Hitters want to hit fastballs and the slider is designed to look like one right up until the hitter starts his swing; then that fastball down the middle turns into a slider that finishes down and out of the zone. The key to spotting the slider is a red dot on top of the ball, caused by the spinning seams.
I know because I’ve seen it; usually as I swung and missed at what I thought was a fastball.
The Royals didn’t want to chase pitches out of the zone, but if a slider is thrown hard enough and has a tight rotation it’s easy to mistake it for a fastball. And if the Royals were taking fastballs down the middle you would have been yelling at the TV about that.

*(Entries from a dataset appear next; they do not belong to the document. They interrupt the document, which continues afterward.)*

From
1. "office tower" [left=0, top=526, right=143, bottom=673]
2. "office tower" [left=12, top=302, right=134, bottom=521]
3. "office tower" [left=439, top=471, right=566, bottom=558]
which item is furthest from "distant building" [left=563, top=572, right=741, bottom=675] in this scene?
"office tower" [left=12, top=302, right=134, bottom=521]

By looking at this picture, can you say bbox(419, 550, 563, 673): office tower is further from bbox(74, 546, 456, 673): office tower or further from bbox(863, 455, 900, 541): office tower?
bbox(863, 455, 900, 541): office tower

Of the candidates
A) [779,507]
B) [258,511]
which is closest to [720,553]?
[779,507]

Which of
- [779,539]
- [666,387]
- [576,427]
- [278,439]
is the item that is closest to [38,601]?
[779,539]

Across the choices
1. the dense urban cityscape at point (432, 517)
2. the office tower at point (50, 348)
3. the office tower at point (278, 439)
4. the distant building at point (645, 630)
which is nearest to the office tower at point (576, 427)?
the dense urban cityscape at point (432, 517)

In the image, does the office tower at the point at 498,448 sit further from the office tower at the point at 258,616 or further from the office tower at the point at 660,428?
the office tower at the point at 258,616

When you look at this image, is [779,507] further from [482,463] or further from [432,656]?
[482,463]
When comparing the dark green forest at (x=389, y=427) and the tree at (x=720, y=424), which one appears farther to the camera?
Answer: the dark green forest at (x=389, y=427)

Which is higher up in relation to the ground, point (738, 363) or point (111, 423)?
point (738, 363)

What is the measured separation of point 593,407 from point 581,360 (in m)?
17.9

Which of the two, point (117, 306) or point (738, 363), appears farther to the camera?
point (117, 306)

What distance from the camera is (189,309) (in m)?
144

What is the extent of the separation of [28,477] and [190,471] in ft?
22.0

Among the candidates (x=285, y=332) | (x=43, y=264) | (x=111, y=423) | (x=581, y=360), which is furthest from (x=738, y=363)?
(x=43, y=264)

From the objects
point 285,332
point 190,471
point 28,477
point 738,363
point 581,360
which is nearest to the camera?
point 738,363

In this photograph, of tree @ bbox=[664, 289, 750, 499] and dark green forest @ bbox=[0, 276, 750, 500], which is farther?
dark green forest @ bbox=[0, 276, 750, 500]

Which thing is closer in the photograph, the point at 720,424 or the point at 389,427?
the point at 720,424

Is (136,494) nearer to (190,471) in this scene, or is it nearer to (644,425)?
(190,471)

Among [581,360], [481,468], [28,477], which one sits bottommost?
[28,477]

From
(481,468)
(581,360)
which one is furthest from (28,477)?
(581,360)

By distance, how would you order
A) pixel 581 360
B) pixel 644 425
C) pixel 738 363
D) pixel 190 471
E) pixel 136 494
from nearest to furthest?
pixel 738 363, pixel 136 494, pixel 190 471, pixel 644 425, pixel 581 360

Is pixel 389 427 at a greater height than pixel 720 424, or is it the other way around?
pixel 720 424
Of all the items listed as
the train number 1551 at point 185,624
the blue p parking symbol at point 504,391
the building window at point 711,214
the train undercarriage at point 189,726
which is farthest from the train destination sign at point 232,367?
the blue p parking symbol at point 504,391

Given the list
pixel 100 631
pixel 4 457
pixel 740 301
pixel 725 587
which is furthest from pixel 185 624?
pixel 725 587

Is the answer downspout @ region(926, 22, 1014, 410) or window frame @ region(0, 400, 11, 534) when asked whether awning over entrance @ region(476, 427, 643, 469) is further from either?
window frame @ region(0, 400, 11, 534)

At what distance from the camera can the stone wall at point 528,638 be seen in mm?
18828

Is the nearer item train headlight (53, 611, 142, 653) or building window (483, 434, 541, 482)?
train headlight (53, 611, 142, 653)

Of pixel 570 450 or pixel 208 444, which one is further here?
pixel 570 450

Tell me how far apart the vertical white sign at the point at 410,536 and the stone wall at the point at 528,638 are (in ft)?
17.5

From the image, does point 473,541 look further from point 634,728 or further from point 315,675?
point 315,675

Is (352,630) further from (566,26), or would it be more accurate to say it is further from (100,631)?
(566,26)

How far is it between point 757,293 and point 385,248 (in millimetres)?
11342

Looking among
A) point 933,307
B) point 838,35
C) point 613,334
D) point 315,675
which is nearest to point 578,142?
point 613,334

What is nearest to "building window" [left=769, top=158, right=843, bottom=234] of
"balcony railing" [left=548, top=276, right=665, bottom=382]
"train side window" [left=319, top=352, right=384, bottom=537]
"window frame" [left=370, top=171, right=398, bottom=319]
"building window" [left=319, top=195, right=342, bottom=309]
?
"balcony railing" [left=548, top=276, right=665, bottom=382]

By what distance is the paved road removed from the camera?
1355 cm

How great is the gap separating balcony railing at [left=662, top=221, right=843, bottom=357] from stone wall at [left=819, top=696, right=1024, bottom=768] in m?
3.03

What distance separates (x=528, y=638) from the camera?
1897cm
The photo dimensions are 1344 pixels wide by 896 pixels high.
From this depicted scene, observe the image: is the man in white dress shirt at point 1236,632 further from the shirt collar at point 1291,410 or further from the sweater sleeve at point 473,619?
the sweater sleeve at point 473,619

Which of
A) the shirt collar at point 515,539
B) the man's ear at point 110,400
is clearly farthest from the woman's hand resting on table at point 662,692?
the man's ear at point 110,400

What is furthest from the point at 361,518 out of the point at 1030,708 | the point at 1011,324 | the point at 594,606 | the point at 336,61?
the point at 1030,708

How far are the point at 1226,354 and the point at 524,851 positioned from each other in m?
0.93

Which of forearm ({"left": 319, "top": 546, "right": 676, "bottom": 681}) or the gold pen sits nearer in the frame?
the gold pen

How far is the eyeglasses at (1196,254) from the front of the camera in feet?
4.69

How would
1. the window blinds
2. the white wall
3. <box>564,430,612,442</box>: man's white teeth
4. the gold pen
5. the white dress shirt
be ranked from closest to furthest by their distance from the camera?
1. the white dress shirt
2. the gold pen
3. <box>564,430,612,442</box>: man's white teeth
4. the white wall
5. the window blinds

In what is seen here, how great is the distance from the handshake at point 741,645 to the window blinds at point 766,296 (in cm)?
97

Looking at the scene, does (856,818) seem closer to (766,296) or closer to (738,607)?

Hitting with runners in scoring position
According to MLB.com, Miami Marlins pitcher Jose Fernandez was throwing a curve, but everybody else seems to think he was throwing a slider, so I’ll go with everybody else.
According to FanGraphs, this season Fernandez has thrown his slider 27 percent of the time. But last night against the Royals when there was a runner in scoring position, that number shot through the roof.
Let’s use the top of the second inning as an example:
▪ With one out, Alcides Escobar saw six fastballs, one slider and singled.
▪ With one out and a runner on first, Raul Mondesi saw a first-pitch fastball and singled; Escobar went first to third.
▪ With one down and a runner on third, Dillon Gee saw three sliders and one fastball. Gee put down a bunt, Fernandez made an error and the bases were loaded.
▪ After that Paulo Orlando saw six sliders in a row and struck out.
▪ Then Christian Colon saw three sliders in a row and grounded into a force out.
Once there was a runner in scoring position Fernandez threw 13 pitches and 12 of them were sliders. On Wednesday night, the Royals were 1 for 11 with runners in scoring position and Fernandez going to his slider was one of the reasons why.
So why not throw sliders all the time?
Sliders can be tough on the elbow, so throwing sliders all the time would be a great way to meet a doctor who does Tommy John surgeries. Plus, smart pitchers don’t always want a swing-and-miss; they often want hitters to put the ball in play, they just want to control how and where the batter hits the ball.
But with a runner on third and less than two outs, a lot of pitchers go for the punchout and that’s why you see more breaking pitches in that situation.
And the slider is a better pitch when hitters are looking for a fastball; never throw a fastball and hitters will quit looking for it and then the slider will lose much of its effectiveness.
With runners in scoring position, the cookie store is closed
So what’s a hitter to do?
Quit looking for fastballs when the percentage pitch is a slider. With a runner in scoring position hitters might want to look for the off-speed pitch the pitcher can throw for strikes.
In the big leagues, hittable fastballs are called cookies and, according to Rusty Kuntz, when there’s a runner in scoring position, the cookie store is closed. You might want to hit a fastball — and if the pitcher falls behind in the count, maybe you’ll get one — but until then you might want to look for that slider.
Marlins 3, Royals 0 and Kansas City’s nine-game winning streak is over.